X-Message-Number: 17432
From: "Mark Plus" <>
Subject: "Ageing populace is killing economy"
Date: Fri, 31 Aug 2001 08:49:48 -0700

http://www.guardian.co.uk/population/Story/0,2763,544116,00.html

Ageing populace is killing economy, says study

Report urges action on destabilising effect of falling birthrates and rising 
life expectancy

EducationGuardian.co.uk
Special report: global population

Jonathan Watts in Tokyo
Thursday August 30, 2001
The Guardian

The rapid ageing of the developed world is pushing the global economy 
towards the edge of a demographic abyss, an international panel warned 
yesterday.
In the most detailed study yet of the implications of falling birthrates and 
rising life expectancies, the Commission on Global Ageing said that urgent 
action was needed by world leaders to prevent protracted "ageing recessions" 
and financial turmoil.

"The challenges of global ageing are fundamental, unprecedented and 
potentially destabilising to global prosperity," the commission noted in a 
report after a three-day conference in Tokyo.

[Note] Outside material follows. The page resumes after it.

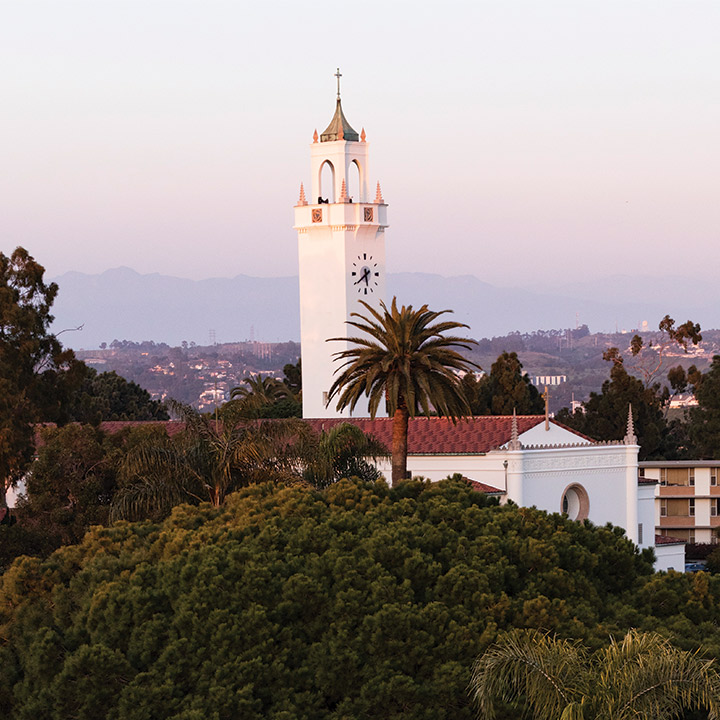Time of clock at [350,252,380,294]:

It added: "The major social crises of the 21st century will be the byproduct 
of labour shortages."

Since 1950, advances in medicine and public health have produced a nearly 
three-fold rise in the elderly populations of OECD countries, but fertility 
rates have plunged.

In the next 10 years, the population of Japan will start to shrink, followed 
within the next few decades by the European Union and even China. The United 
States and Canada will continue to grow but far more slowly.

"We are seeing a tipping effect," said Maria Livanos Cattaui, secretary 
general of the international chamber of commerce.

"Global ageing has been slow to develop in the past two decades, but we will 
see a sudden change around 2010. The process is moving much faster than 
legislation and government policy," she said.

The decline in workforces will put downward pressure on productivity and 
growth. There will be fewer young people to pay tax or contribute to pension 
and health insurance systems, but more elderly people will be drawing on 
funds and requiring medical care. Meanwhile, ageing countries face a flight 
of capital as investors look for higher growth rates overseas and put 
pressure on governments for increased immigration.

Many of these symptoms are already apparent in Japan, which has suffered 10 
years of economic stagnation.

"Among developed nations, Japan stands closest to the edge," said Ryutaro 
Hashimoto, the former Japanese prime minister, who was one of the chairmen 
of the commission. "The demographic trend is the fundamental cause of the 
dire straits we now face. It has taken us too long to recognise that."

According to the conference organiser, Paul Hewitt of the Washington-based 
Centre for Strategic and International Studies, many nations face almost 
permanent "ageing recessions" unless they can find a substitute for 
workforce growth, which has accounted for more than half of the world's 
economic expansion over the past 50 years.

To minimise the pain, the commission said it was important to begin 
preparing for the problem immediately by putting the issue permanently on 
the agenda of the G8 group of industrial states. It said that world leaders 
should strengthen pension and health systems, increase immigration, revise 
labour laws and change financial service structures and family policy.

Immigration, it said, could soften the impact of ageing. It suggested that 
governments should encourage non-native residents to become citizens or be 
given permanent residency.

To raise the fertility rate, it said governments should offer greater tax 
incentives for having children and improve the childcare services. Noting 
that the high pension and health insurance payments put many young people 
off having children, it urged governments to assure greater equality of 
burden and benefit between generations.

"Delaying responses will make effective action far more difficult in both 
economic and political terms," the report said.